**GIVEN INSTRUCTION:**
The records below must be output exactly, without pictures.
____ DATA PROVIDED
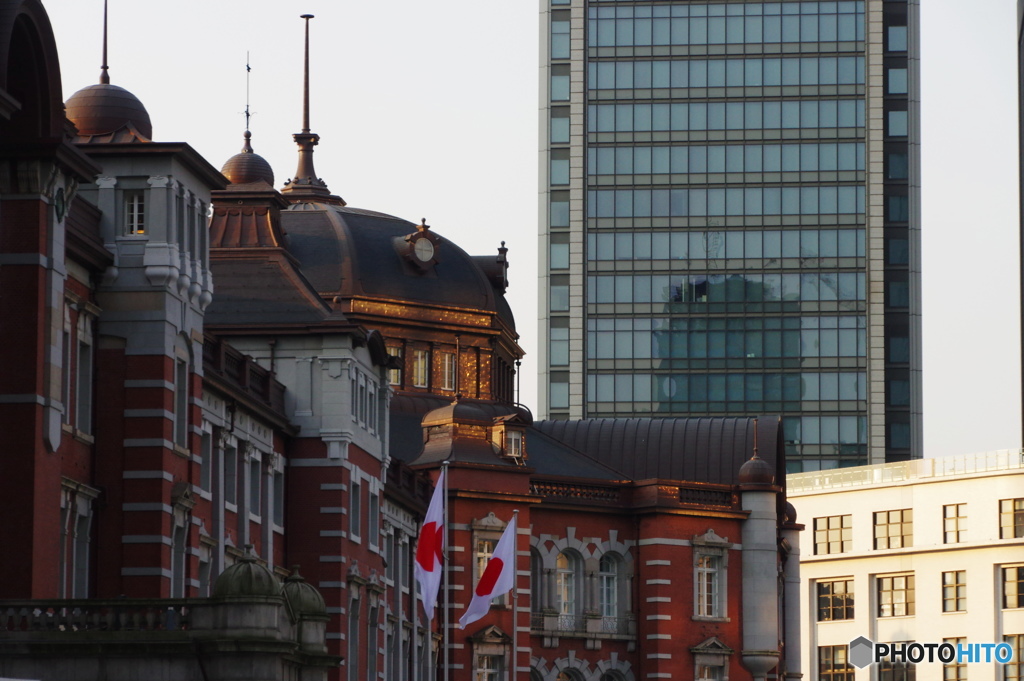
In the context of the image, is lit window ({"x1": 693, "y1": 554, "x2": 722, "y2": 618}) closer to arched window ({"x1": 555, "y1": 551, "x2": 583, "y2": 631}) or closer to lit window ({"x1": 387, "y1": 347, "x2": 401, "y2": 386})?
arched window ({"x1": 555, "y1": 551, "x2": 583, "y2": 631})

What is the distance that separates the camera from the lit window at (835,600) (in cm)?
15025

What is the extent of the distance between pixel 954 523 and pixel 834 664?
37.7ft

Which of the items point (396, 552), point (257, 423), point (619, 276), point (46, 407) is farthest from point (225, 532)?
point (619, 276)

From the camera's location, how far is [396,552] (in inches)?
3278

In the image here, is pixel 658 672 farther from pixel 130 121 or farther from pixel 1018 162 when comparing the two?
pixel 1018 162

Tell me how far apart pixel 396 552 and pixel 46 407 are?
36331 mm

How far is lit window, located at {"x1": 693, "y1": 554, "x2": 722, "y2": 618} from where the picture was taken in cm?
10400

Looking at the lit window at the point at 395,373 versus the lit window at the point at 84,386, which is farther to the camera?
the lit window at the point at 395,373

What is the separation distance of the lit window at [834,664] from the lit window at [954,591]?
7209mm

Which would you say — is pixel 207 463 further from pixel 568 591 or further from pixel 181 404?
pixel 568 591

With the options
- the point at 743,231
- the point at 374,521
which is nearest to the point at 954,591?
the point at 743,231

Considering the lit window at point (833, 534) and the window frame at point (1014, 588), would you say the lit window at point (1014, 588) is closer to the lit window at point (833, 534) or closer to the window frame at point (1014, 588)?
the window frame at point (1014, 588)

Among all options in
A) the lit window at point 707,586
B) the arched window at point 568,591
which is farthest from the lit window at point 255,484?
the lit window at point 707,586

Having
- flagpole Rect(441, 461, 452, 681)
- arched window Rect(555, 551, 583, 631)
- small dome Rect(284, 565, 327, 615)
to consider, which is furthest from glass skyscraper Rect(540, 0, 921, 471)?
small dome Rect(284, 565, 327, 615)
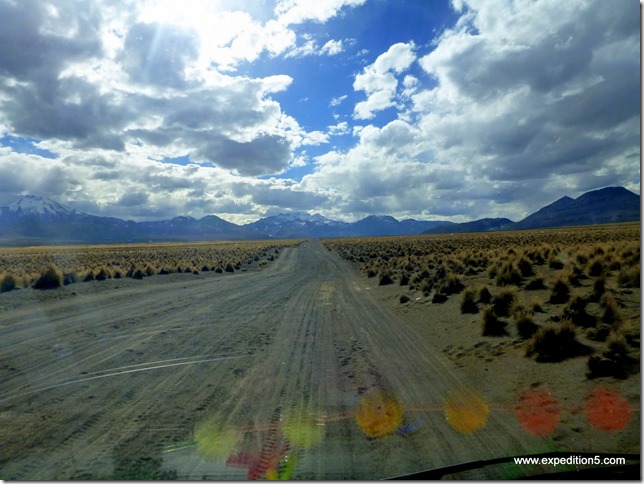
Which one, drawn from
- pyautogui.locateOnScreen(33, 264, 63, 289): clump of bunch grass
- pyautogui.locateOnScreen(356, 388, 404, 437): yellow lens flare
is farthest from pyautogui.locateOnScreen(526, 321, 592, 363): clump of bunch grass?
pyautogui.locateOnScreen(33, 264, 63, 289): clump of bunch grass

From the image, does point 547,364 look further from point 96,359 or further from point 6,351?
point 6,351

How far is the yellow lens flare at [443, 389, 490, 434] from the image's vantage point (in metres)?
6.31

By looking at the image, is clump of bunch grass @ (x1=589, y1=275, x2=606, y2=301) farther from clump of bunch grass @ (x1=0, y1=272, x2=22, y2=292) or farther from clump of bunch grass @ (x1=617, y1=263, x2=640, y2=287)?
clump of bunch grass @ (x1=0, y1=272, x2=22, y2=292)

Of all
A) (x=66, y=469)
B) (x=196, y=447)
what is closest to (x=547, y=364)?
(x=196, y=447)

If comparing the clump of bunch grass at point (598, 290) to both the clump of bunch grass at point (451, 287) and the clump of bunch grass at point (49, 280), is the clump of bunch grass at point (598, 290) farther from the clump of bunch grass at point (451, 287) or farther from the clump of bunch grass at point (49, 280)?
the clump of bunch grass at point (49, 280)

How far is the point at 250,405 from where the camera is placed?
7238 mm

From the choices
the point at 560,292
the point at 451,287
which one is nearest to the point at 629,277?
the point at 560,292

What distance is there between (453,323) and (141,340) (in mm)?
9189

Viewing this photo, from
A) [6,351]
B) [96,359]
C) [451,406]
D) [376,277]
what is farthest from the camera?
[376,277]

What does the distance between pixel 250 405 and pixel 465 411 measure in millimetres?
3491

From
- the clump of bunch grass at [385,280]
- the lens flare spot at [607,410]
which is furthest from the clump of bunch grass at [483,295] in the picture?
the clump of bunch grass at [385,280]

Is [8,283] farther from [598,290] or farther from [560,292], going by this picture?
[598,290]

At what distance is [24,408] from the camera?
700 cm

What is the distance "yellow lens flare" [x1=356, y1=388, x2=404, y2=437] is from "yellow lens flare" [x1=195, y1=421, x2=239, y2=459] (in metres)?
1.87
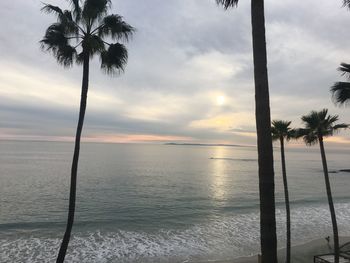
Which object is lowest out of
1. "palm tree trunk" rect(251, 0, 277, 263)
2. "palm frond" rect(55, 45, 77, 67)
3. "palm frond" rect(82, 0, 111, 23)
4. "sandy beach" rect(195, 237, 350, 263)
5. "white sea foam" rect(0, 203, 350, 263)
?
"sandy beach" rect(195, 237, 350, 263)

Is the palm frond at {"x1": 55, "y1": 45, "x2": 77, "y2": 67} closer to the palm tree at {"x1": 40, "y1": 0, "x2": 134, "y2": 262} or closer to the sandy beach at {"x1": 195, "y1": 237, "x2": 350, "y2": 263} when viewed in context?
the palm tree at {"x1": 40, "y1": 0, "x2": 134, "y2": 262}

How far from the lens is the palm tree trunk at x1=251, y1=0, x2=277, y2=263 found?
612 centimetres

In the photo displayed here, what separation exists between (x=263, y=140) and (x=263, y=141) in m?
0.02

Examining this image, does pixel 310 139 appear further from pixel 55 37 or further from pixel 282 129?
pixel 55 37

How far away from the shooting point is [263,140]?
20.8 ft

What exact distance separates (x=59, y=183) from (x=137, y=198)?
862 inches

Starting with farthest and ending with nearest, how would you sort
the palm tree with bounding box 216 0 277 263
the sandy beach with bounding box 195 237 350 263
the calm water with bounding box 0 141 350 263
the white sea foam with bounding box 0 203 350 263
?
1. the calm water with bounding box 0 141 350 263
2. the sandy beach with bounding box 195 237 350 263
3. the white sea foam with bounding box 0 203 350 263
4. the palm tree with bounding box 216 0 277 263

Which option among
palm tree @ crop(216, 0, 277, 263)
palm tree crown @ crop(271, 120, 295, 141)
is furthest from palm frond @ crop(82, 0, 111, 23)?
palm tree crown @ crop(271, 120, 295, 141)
________
**RESPONSE BELOW:**
In the context of the image, is lit window ({"x1": 693, "y1": 554, "x2": 722, "y2": 618}) closer to arched window ({"x1": 555, "y1": 551, "x2": 583, "y2": 631}) or closer to lit window ({"x1": 387, "y1": 347, "x2": 401, "y2": 386})?
arched window ({"x1": 555, "y1": 551, "x2": 583, "y2": 631})

What is the distance that separates the camera from the lit window at (835,600) (in cm)?
15025

What is the extent of the distance between pixel 954 523 and pixel 834 664?
37.7ft

Which of the items point (396, 552), point (257, 423), point (619, 276), point (46, 407) is farthest from point (225, 532)?
point (619, 276)

From the camera's location, how far is [396,552] (in inches)?
3278

In the image here, is pixel 658 672 farther from pixel 130 121 or farther from pixel 1018 162 when comparing the two?
pixel 1018 162

Tell me how far apart pixel 396 552 and pixel 46 407 are?
36331 mm

How far is lit window, located at {"x1": 693, "y1": 554, "x2": 722, "y2": 618} from where the picture was taken in cm?
10400

Looking at the lit window at the point at 395,373 versus the lit window at the point at 84,386, which is farther to the camera?
the lit window at the point at 395,373

What is the separation distance of the lit window at [834,664] from the lit window at [954,591]?
7209mm

Which would you say — is pixel 207 463 further from pixel 568 591 or further from pixel 181 404?
pixel 568 591

With the options
- the point at 743,231
- the point at 374,521
which is nearest to the point at 954,591?
the point at 743,231

Considering the lit window at point (833, 534) and the window frame at point (1014, 588), would you say the lit window at point (1014, 588) is closer to the lit window at point (833, 534) or closer to the window frame at point (1014, 588)?
the window frame at point (1014, 588)

Among all options in
A) the lit window at point 707,586
B) the arched window at point 568,591
which is farthest from the lit window at point 255,484?
the lit window at point 707,586

Having
- flagpole Rect(441, 461, 452, 681)
- arched window Rect(555, 551, 583, 631)
- small dome Rect(284, 565, 327, 615)
to consider, which is furthest from glass skyscraper Rect(540, 0, 921, 471)?
small dome Rect(284, 565, 327, 615)
Which one, drawn from
- pyautogui.locateOnScreen(33, 264, 63, 289): clump of bunch grass
- pyautogui.locateOnScreen(356, 388, 404, 437): yellow lens flare
is farthest from pyautogui.locateOnScreen(526, 321, 592, 363): clump of bunch grass?
pyautogui.locateOnScreen(33, 264, 63, 289): clump of bunch grass

From the image, does point 547,364 look further from point 96,359 or further from point 6,351?
point 6,351

How far is the yellow lens flare at [443, 389, 490, 434] from the image's vantage point (in metres)?
6.31

By looking at the image, is clump of bunch grass @ (x1=589, y1=275, x2=606, y2=301) farther from clump of bunch grass @ (x1=0, y1=272, x2=22, y2=292) or farther from clump of bunch grass @ (x1=617, y1=263, x2=640, y2=287)?
clump of bunch grass @ (x1=0, y1=272, x2=22, y2=292)

Of all
A) (x=66, y=469)
B) (x=196, y=447)
what is closest to (x=547, y=364)?
(x=196, y=447)

If comparing the clump of bunch grass at point (598, 290) to both the clump of bunch grass at point (451, 287) and the clump of bunch grass at point (49, 280), is the clump of bunch grass at point (598, 290) farther from the clump of bunch grass at point (451, 287) or farther from the clump of bunch grass at point (49, 280)?
the clump of bunch grass at point (49, 280)

How far is the point at 250,405 from where the camera is placed?
7238 mm

From the choices
the point at 560,292
the point at 451,287
which one is nearest to the point at 629,277?
the point at 560,292

What distance is there between (453,323) and (141,340) (in mm)?
9189

Viewing this photo, from
A) [6,351]
B) [96,359]
C) [451,406]
D) [376,277]
what is farthest from the camera?
[376,277]

What does the distance between pixel 250 405 and pixel 465 411 measure in millimetres?
3491

From
- the clump of bunch grass at [385,280]
- the lens flare spot at [607,410]
which is furthest from the clump of bunch grass at [483,295] in the picture?
the clump of bunch grass at [385,280]

Is [8,283] farther from [598,290] or farther from [560,292], going by this picture?
[598,290]

At what distance is [24,408] from the camera?
700 cm

What is the distance "yellow lens flare" [x1=356, y1=388, x2=404, y2=437] is from "yellow lens flare" [x1=195, y1=421, x2=239, y2=459] (in metres)?
1.87
Which object is lowest out of
1. "palm tree trunk" rect(251, 0, 277, 263)
2. "palm frond" rect(55, 45, 77, 67)
3. "palm frond" rect(82, 0, 111, 23)
4. "sandy beach" rect(195, 237, 350, 263)
5. "white sea foam" rect(0, 203, 350, 263)
?
"sandy beach" rect(195, 237, 350, 263)

Is the palm frond at {"x1": 55, "y1": 45, "x2": 77, "y2": 67} closer to the palm tree at {"x1": 40, "y1": 0, "x2": 134, "y2": 262} or closer to the sandy beach at {"x1": 195, "y1": 237, "x2": 350, "y2": 263} when viewed in context?
the palm tree at {"x1": 40, "y1": 0, "x2": 134, "y2": 262}

How far from the lens is the palm tree trunk at x1=251, y1=0, x2=277, y2=263 found?
612 centimetres

In the photo displayed here, what separation exists between (x=263, y=140) and (x=263, y=141) in m?
0.02

Examining this image, does pixel 310 139 appear further from pixel 55 37 or further from pixel 282 129?
pixel 55 37

How far away from the shooting point is [263,140]?
20.8 ft

What exact distance separates (x=59, y=183) from (x=137, y=198)?
862 inches

Starting with farthest and ending with nearest, how would you sort
the palm tree with bounding box 216 0 277 263
the sandy beach with bounding box 195 237 350 263
the calm water with bounding box 0 141 350 263
the white sea foam with bounding box 0 203 350 263
?
1. the calm water with bounding box 0 141 350 263
2. the sandy beach with bounding box 195 237 350 263
3. the white sea foam with bounding box 0 203 350 263
4. the palm tree with bounding box 216 0 277 263

Which option among
palm tree @ crop(216, 0, 277, 263)
palm tree crown @ crop(271, 120, 295, 141)
is furthest from palm frond @ crop(82, 0, 111, 23)?
palm tree crown @ crop(271, 120, 295, 141)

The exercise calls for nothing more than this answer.